INSTRUCTIONS:
• 1. List every state that the GMO labeling article says has passed a GMO labeling law.
• 2. According to the GMO labeling article, how many signatures did the petition delivered to Assemblyman J. Gary Pretlow's offices have?

TEXT SECTION:
The residents rallied in Albany on Friday, April 8, and then delivered a petition with more than 1,000 signatures to the offices of Assemblyman J. Gary Pretlow.
If enacted into law, the Assembly bill would give consumers critical information about what’s in food and how it’s produced, petitioners said.
It is currently facing a vote in the Legislature’s Codes Committee and has 73 co-sponsors in the state Assembly, they said.
Mother Knoshhali, a holistic doctor and herbalist, said she believed that GMOs must be labeled “because customers have to know…they need to be labeled because it is the choice of the consumer.”
Knoshhali owns Sadhana Tea House and Wellness Center in Mount Vernon.
Said Reyna Gonzalez, a Mount Vernon mother: “As a consumer I feel I have the right to know what is going into my body and the bodies of my family.”
Organizers of the petition claimed that “an overwhelming majority of Americans” want GMO labeling.
Vermont, Connecticut and Maine have passed GMO labeling laws, petitioners said.
According to the Washington, D.C.-based consumer rights group, Food & Water Watch, the Senate has blocked legislation introduced by Sen. Pat Roberts, a Republican from Kansas, that would halt state efforts to label GMOs.
If passed, the group says, the bill would have “undermined democratically enacted state laws that give consumers the right to know what’s in our food.”
U.S. Sens. Kirsten Gillibrand and Chuck Schumer, New York Democrats, opposed Roberts' bill, the group said.
Shortly after the bill’s defeat, U.S. Food Company General Mills announced that it would voluntarily label all products sold in the U.S. that contain genetically engineered ingredients, the group said.
Other companies such as Mars, Kellogg’s and ConAgra also promised to label GMO ingredients, the group said.
“We must call on our elected officials to stand up for the people and our right to know what is in our food,” said Food & Water Watch organizer Ashleigh McGuire.

INFORMATION SHOWN:
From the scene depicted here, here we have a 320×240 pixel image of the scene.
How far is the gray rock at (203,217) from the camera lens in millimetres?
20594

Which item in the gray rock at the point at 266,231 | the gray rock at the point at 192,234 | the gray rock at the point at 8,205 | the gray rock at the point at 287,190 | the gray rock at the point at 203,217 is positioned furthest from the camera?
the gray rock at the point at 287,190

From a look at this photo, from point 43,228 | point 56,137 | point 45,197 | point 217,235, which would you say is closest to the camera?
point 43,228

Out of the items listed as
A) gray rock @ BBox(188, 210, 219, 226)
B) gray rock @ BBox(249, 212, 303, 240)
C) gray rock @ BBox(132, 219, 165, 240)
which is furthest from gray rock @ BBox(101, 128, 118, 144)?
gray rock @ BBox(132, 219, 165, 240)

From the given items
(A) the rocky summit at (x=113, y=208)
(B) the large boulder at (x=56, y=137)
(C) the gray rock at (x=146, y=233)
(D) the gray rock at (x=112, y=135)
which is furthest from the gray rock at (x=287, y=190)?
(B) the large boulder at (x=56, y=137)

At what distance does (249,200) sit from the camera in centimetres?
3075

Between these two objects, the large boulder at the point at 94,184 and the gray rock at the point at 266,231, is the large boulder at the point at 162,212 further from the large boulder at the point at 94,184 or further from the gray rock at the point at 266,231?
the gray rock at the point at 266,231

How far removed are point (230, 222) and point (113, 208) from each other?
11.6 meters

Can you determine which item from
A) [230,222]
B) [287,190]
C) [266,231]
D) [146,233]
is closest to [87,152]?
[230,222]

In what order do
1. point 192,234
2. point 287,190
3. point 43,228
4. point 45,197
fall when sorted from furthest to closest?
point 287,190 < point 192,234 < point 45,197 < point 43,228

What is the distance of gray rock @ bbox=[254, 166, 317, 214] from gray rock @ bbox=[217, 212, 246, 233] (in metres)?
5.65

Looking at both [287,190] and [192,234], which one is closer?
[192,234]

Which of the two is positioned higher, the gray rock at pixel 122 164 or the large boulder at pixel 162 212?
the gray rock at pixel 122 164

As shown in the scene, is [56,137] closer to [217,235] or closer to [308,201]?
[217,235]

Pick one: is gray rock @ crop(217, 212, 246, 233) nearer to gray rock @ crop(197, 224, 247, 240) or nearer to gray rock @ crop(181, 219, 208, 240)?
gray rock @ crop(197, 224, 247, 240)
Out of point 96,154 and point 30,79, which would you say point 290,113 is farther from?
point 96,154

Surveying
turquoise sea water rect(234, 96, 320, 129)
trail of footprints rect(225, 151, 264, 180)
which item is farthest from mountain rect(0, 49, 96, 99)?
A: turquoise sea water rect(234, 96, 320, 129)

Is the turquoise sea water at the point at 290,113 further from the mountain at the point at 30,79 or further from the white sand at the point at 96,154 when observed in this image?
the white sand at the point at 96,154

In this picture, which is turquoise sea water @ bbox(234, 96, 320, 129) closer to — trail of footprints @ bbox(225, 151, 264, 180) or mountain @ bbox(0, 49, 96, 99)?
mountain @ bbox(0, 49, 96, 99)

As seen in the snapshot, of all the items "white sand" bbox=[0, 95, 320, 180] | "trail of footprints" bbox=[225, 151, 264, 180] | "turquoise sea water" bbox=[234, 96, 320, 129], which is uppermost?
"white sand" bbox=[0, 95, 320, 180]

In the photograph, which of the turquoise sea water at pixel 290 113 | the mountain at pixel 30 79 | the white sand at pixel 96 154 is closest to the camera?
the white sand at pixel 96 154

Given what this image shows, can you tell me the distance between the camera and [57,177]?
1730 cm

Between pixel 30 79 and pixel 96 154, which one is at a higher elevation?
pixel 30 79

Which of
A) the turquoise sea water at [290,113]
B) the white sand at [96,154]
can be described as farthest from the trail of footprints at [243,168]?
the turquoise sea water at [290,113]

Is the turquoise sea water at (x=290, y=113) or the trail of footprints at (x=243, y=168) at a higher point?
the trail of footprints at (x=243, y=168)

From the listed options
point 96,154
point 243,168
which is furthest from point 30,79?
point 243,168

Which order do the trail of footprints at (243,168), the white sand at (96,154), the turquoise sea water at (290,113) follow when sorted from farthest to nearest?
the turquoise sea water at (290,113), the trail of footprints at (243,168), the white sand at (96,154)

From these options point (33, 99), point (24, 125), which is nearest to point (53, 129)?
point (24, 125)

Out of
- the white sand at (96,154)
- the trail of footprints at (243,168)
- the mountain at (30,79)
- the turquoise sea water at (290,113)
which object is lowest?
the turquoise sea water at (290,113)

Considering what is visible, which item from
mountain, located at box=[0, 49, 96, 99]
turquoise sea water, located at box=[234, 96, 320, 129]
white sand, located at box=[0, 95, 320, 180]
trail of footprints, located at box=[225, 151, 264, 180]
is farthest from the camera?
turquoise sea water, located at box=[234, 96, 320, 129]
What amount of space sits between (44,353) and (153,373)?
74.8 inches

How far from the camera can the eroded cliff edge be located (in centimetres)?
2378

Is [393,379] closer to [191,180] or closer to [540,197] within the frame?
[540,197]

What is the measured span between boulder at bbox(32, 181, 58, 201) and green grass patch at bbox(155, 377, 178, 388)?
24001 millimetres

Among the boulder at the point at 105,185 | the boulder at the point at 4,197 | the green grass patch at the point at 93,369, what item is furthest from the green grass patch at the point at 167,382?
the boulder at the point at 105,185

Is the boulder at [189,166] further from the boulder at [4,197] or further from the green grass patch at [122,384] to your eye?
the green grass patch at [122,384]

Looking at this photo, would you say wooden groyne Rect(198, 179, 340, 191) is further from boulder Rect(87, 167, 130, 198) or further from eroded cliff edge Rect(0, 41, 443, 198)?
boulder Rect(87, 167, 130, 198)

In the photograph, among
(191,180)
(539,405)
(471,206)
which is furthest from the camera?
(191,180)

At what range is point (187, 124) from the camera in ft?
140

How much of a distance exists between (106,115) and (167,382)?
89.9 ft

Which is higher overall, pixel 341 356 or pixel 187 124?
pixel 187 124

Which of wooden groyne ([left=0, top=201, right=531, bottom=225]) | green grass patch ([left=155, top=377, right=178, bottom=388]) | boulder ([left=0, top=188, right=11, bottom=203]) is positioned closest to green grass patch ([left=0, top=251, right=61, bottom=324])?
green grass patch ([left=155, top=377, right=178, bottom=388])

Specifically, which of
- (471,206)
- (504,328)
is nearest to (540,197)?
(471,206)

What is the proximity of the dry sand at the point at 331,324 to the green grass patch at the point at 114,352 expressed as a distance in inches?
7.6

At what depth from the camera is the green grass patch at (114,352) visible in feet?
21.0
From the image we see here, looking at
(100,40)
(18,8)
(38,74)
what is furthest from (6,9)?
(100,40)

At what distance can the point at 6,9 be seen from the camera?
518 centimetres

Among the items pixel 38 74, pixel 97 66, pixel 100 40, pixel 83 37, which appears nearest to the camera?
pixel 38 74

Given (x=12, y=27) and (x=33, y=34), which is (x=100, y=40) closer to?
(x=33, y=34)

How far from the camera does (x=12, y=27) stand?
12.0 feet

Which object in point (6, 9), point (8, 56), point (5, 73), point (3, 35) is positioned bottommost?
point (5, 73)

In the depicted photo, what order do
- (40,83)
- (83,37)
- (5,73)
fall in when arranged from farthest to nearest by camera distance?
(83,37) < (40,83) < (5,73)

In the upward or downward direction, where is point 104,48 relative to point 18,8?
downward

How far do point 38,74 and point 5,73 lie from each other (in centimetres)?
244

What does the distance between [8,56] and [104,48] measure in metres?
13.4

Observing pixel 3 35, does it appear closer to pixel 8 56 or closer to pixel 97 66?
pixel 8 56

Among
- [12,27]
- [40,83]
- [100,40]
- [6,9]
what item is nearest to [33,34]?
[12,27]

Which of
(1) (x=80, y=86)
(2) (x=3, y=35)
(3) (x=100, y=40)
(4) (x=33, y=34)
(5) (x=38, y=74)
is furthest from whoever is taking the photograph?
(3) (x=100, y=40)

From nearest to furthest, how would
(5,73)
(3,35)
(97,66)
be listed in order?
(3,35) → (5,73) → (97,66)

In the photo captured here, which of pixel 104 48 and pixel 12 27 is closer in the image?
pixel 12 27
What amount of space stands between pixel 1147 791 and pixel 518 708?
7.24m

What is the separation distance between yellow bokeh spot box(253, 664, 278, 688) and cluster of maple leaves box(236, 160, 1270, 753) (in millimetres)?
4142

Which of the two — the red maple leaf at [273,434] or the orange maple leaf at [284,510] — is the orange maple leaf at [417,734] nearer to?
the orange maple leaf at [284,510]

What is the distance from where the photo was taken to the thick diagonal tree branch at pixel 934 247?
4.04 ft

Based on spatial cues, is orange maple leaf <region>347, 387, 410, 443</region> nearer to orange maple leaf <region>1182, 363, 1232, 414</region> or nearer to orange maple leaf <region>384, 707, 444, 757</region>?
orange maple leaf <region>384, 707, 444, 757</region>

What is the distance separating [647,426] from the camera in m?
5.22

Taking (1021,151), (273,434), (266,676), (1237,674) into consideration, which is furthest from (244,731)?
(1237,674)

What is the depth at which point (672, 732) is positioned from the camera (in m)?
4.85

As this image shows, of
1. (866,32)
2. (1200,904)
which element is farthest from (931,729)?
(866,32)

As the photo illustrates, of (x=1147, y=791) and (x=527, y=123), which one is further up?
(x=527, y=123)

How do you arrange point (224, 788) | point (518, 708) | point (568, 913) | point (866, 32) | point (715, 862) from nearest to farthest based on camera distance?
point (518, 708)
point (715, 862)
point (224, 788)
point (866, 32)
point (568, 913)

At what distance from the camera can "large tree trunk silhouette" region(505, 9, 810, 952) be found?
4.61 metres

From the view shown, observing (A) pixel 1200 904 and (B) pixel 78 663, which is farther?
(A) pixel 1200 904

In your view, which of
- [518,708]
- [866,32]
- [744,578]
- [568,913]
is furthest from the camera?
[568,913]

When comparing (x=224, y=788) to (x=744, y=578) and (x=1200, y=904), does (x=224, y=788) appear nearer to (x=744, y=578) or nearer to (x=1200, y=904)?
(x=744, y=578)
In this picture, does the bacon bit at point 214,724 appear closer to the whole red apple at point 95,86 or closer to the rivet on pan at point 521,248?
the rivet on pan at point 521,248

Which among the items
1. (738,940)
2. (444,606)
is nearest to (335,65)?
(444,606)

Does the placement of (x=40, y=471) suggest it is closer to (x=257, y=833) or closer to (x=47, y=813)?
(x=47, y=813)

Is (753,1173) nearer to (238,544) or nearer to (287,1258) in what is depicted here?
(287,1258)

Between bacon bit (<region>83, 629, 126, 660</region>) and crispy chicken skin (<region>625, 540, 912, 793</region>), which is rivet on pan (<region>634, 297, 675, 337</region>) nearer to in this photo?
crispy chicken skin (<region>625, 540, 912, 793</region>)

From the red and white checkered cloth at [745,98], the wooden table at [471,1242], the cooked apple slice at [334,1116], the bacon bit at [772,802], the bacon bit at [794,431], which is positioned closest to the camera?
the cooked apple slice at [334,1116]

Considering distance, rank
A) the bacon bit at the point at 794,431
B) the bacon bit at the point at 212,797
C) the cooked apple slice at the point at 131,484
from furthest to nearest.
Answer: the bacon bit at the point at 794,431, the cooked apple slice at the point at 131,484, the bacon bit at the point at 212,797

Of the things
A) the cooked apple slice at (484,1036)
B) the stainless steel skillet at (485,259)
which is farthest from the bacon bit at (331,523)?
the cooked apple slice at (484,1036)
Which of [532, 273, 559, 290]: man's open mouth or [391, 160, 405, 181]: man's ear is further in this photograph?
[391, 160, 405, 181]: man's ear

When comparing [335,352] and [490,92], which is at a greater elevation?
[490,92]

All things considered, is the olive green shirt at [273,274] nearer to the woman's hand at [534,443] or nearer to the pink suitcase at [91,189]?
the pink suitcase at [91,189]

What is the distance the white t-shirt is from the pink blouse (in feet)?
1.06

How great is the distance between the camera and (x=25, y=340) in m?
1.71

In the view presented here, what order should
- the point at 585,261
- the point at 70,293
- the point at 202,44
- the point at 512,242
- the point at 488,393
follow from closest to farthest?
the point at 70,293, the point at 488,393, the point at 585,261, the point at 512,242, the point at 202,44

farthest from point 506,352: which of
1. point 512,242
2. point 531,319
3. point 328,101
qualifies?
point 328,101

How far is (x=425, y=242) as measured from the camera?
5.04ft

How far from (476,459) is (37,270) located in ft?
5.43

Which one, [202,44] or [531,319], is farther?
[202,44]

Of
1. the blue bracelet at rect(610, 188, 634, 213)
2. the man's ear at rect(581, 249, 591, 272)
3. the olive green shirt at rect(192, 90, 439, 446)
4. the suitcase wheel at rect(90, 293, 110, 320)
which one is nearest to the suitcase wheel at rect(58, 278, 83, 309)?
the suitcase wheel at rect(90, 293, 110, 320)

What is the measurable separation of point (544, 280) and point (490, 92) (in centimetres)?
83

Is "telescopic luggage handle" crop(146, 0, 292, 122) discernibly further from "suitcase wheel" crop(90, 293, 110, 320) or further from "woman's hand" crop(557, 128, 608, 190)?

EXERCISE RESPONSES:
• 1. Vermont, Connecticut, Maine

• 2. More than 1,000 signatures.